How to describe things

This week for her homework, our younger daughter has to write a description of a family member using lots of different adjectives.  

This reminded me of something I've been wanting to do with our girls for a while, which is to help them get better at describing things, by increasing their vocabulary.

Have you ever wished your kids could describe things to you better?  The main example I can think of here is when they are unwell and you try to get more details of what is wrong.

 "My tummy hurts,"  is one we get sometimes, and it could be a case of nerves (butterflies in the tummy), or feeling nauseous, or wind.... Pain is definitely something I would like my kids to be able to describe better to me.  But to be better at describing things in general would be not just a help to me as a parent in understanding their needs, but it is an important skill for kids to learn.

In order to describe things well, having a rich bank of adjectives to choose from is vital.  So how can we help our kids learn and use lots of adjectives?

Well first and foremost they need the vocabulary to choose from, so brainstorming adjectives they know is a great place to start.  But to make it easier, you can give them categories or groups to put the words into.

So here are some examples:

Colour :         red, green, pink, silver...

Sound  :         noisy, quiet, whispering, deafening...
Shape  :         round, curved, straight, deep....
Appearance : beautiful, plain, ugly, fancy...
Size  :             large, tiny, tall, fat, enormous..

(If you need more ideas for categories or lists of adjectives there's a great page here.)

It is good to have these lists somewhere handy, so the kids can add to them as they think of and learn more words.

Then once they have a bank of words to use, you can play games with them to practise.

One game is to describe something using the adjectives and the other person has to guess what it is. You can choose a theme, such as 'animals'.

So for example :

This animal is large, it looks cute, but can be dangerous. It is very strong. It's furry and white.       

A polar bear.

Another game would be to pick and adjective, then you have to find something that this adjective describes.
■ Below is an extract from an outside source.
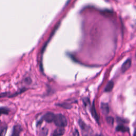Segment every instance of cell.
<instances>
[{"label": "cell", "instance_id": "obj_13", "mask_svg": "<svg viewBox=\"0 0 136 136\" xmlns=\"http://www.w3.org/2000/svg\"><path fill=\"white\" fill-rule=\"evenodd\" d=\"M106 121H107V122L110 125H112L113 124V123H114V119L112 117V116H109V117H107V118H106Z\"/></svg>", "mask_w": 136, "mask_h": 136}, {"label": "cell", "instance_id": "obj_1", "mask_svg": "<svg viewBox=\"0 0 136 136\" xmlns=\"http://www.w3.org/2000/svg\"><path fill=\"white\" fill-rule=\"evenodd\" d=\"M53 122L55 125L59 127H65L67 126V124L66 118L65 117V116L61 114L55 115Z\"/></svg>", "mask_w": 136, "mask_h": 136}, {"label": "cell", "instance_id": "obj_18", "mask_svg": "<svg viewBox=\"0 0 136 136\" xmlns=\"http://www.w3.org/2000/svg\"><path fill=\"white\" fill-rule=\"evenodd\" d=\"M134 126H135V127H136V122H135V123H134Z\"/></svg>", "mask_w": 136, "mask_h": 136}, {"label": "cell", "instance_id": "obj_6", "mask_svg": "<svg viewBox=\"0 0 136 136\" xmlns=\"http://www.w3.org/2000/svg\"><path fill=\"white\" fill-rule=\"evenodd\" d=\"M101 110L102 112L104 115H107L110 112V109L109 105L106 103H101Z\"/></svg>", "mask_w": 136, "mask_h": 136}, {"label": "cell", "instance_id": "obj_11", "mask_svg": "<svg viewBox=\"0 0 136 136\" xmlns=\"http://www.w3.org/2000/svg\"><path fill=\"white\" fill-rule=\"evenodd\" d=\"M10 112L9 109L6 107H0V116L2 114L7 115Z\"/></svg>", "mask_w": 136, "mask_h": 136}, {"label": "cell", "instance_id": "obj_8", "mask_svg": "<svg viewBox=\"0 0 136 136\" xmlns=\"http://www.w3.org/2000/svg\"><path fill=\"white\" fill-rule=\"evenodd\" d=\"M116 129V131H120V132H128V131H129V130L127 127L124 126L122 124L119 125L118 126H117Z\"/></svg>", "mask_w": 136, "mask_h": 136}, {"label": "cell", "instance_id": "obj_5", "mask_svg": "<svg viewBox=\"0 0 136 136\" xmlns=\"http://www.w3.org/2000/svg\"><path fill=\"white\" fill-rule=\"evenodd\" d=\"M65 133V129L62 127H59L55 130L53 133V136H62Z\"/></svg>", "mask_w": 136, "mask_h": 136}, {"label": "cell", "instance_id": "obj_15", "mask_svg": "<svg viewBox=\"0 0 136 136\" xmlns=\"http://www.w3.org/2000/svg\"><path fill=\"white\" fill-rule=\"evenodd\" d=\"M83 103L85 105H88V103H89V100L88 98H86V99H84L83 100Z\"/></svg>", "mask_w": 136, "mask_h": 136}, {"label": "cell", "instance_id": "obj_3", "mask_svg": "<svg viewBox=\"0 0 136 136\" xmlns=\"http://www.w3.org/2000/svg\"><path fill=\"white\" fill-rule=\"evenodd\" d=\"M21 131L22 128L20 125H15L13 128L12 132L10 136H20Z\"/></svg>", "mask_w": 136, "mask_h": 136}, {"label": "cell", "instance_id": "obj_12", "mask_svg": "<svg viewBox=\"0 0 136 136\" xmlns=\"http://www.w3.org/2000/svg\"><path fill=\"white\" fill-rule=\"evenodd\" d=\"M57 105L59 106H61V107H62L64 109H70L71 107V106L69 104H66V103H63V104H57Z\"/></svg>", "mask_w": 136, "mask_h": 136}, {"label": "cell", "instance_id": "obj_9", "mask_svg": "<svg viewBox=\"0 0 136 136\" xmlns=\"http://www.w3.org/2000/svg\"><path fill=\"white\" fill-rule=\"evenodd\" d=\"M114 87V82L113 81H110L105 88V92H110Z\"/></svg>", "mask_w": 136, "mask_h": 136}, {"label": "cell", "instance_id": "obj_14", "mask_svg": "<svg viewBox=\"0 0 136 136\" xmlns=\"http://www.w3.org/2000/svg\"><path fill=\"white\" fill-rule=\"evenodd\" d=\"M47 132H48L47 129L44 128L42 130V131L41 132L40 134L41 136H46V135L47 134Z\"/></svg>", "mask_w": 136, "mask_h": 136}, {"label": "cell", "instance_id": "obj_16", "mask_svg": "<svg viewBox=\"0 0 136 136\" xmlns=\"http://www.w3.org/2000/svg\"><path fill=\"white\" fill-rule=\"evenodd\" d=\"M73 136H79V132H78L77 130H76L75 131V132H73Z\"/></svg>", "mask_w": 136, "mask_h": 136}, {"label": "cell", "instance_id": "obj_2", "mask_svg": "<svg viewBox=\"0 0 136 136\" xmlns=\"http://www.w3.org/2000/svg\"><path fill=\"white\" fill-rule=\"evenodd\" d=\"M55 115L52 112H48L46 113L42 117L41 120L38 121V124H41L43 121H45L48 123H51L54 121Z\"/></svg>", "mask_w": 136, "mask_h": 136}, {"label": "cell", "instance_id": "obj_7", "mask_svg": "<svg viewBox=\"0 0 136 136\" xmlns=\"http://www.w3.org/2000/svg\"><path fill=\"white\" fill-rule=\"evenodd\" d=\"M91 113L92 116H93V117L95 119V120L97 121V122H99V117L98 116V114L97 113L96 110V108L95 107V106L93 105L92 107V110H91Z\"/></svg>", "mask_w": 136, "mask_h": 136}, {"label": "cell", "instance_id": "obj_10", "mask_svg": "<svg viewBox=\"0 0 136 136\" xmlns=\"http://www.w3.org/2000/svg\"><path fill=\"white\" fill-rule=\"evenodd\" d=\"M7 131V126H0V136H5Z\"/></svg>", "mask_w": 136, "mask_h": 136}, {"label": "cell", "instance_id": "obj_17", "mask_svg": "<svg viewBox=\"0 0 136 136\" xmlns=\"http://www.w3.org/2000/svg\"><path fill=\"white\" fill-rule=\"evenodd\" d=\"M134 136H136V131H135V133H134Z\"/></svg>", "mask_w": 136, "mask_h": 136}, {"label": "cell", "instance_id": "obj_19", "mask_svg": "<svg viewBox=\"0 0 136 136\" xmlns=\"http://www.w3.org/2000/svg\"><path fill=\"white\" fill-rule=\"evenodd\" d=\"M99 136H103V135H100Z\"/></svg>", "mask_w": 136, "mask_h": 136}, {"label": "cell", "instance_id": "obj_4", "mask_svg": "<svg viewBox=\"0 0 136 136\" xmlns=\"http://www.w3.org/2000/svg\"><path fill=\"white\" fill-rule=\"evenodd\" d=\"M131 65V59H128L122 65L121 67V71L122 72L127 71L130 67Z\"/></svg>", "mask_w": 136, "mask_h": 136}]
</instances>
For example - 'funny', and perhaps go and find a joke book.

I also found a neat game (read all about it adjectives game) on a BBC website for primary age kids to practice using adjectives. They can either read sentences and match the descriptions to the pictures, or add their own suitable adjectives to describe pictures! 

Are your kids good at describing things? Or do you have any other ideas for ways to practice using adjectives?